World Tour Finals: Del Potro d. Federer

After suffering six defeats to Roger Federer this year, some of them excruciating, Juan Martin del Potro gained his second measure of revenge, backing up his triumph in Basel with a 7-6 (3), 4-6, 6-3 victory to claim his place in the semifinals of the  ATP World Tour Finals.

There’s no getting away from the fact that, due to the round-robin format, the stakes for the two players on the court today were heavily lopsided: del Potro had to win to avoid getting on the plane home, while Federer had already qualified for the final stages by virtue of two wins already this week. Still, there’s no question that del Potro was better and more clinical than his erratic opponent, finishing with 20 unforced errors to Federer’s 42.

It was a staccato, serve-dominated affair in which Federer’s range on his groundstrokes seemed to drift in and out of focus. Throughout the match, Federer struggled to deal with del Potro’s fearsome cross-court forehand, clearly unwilling to be drawn into the long cross-court exchanges favored by the Argentine but unable to consistently or effectively redirect the ball up the line. Still, it was the six-time champion who made the first move, earning three break points on del Potro’s serve at 3-4. The first two were saved by del Potro with an ace and a forehand right on to the baseline, but it was the third that would prove to be a troubling omen as Federer, with a strong position in the point, sent a forehand long.

It was symptomatic of the strange absence of Federer’s usually-reliable killer instinct and it came back to haunt him again in the first-set tie break. With del Potro’s forehand firing relentlessly, Federer made consecutive forehand errors, then had a backhand down the line winner overruled by the Argentine’s Hawkeye challenge. Trailing 1-6, Federer protected two set points with strong serving, but even having what he thought was a service winner for the set overturned by Hawkeye when he was already walking to his chair didn’t disturb del Potro, returning to the baseline and serving another to close out a 53-minute set.

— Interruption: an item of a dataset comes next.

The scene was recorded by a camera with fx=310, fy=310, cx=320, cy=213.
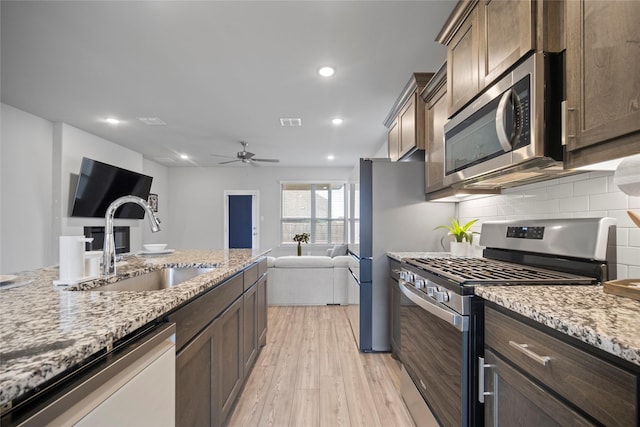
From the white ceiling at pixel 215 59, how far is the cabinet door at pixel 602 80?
3.72 feet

It would prove to be the most closely-contested, with the second and third sets much quicker and decided by a single service break either way. Del Potro blinked and Federer played his best return game of the match to take a 1-0 lead in the second set. While it was enough to even up the match, the interruption to del Potro’s service rhythm proved only momentary and it was early enough in the set that del Potro did not start the third set reeling. Quite the contrary: after holding to love, del Potro pummeled Federer’s forehand for two errors and 30-30, then made a clean backhand pass up the line as Federer’s approach was not nearly testing enough. It was only one break point, but it was all that del Potro needed.

Del Potro’s service percentage climbed into the eighties as Federer’s plummeted, and with the match bedeviled by bizarrely poor line-calling (the umpire overruled only once, and that wrongly) the defending champion was frustrated enough to shout at himself by the end of the match. On his first match point, del Potro found himself scrambling at the back of the court as Federer came in but still made a shot testing enough to elicit a volley into the net which sent him into the semifinals.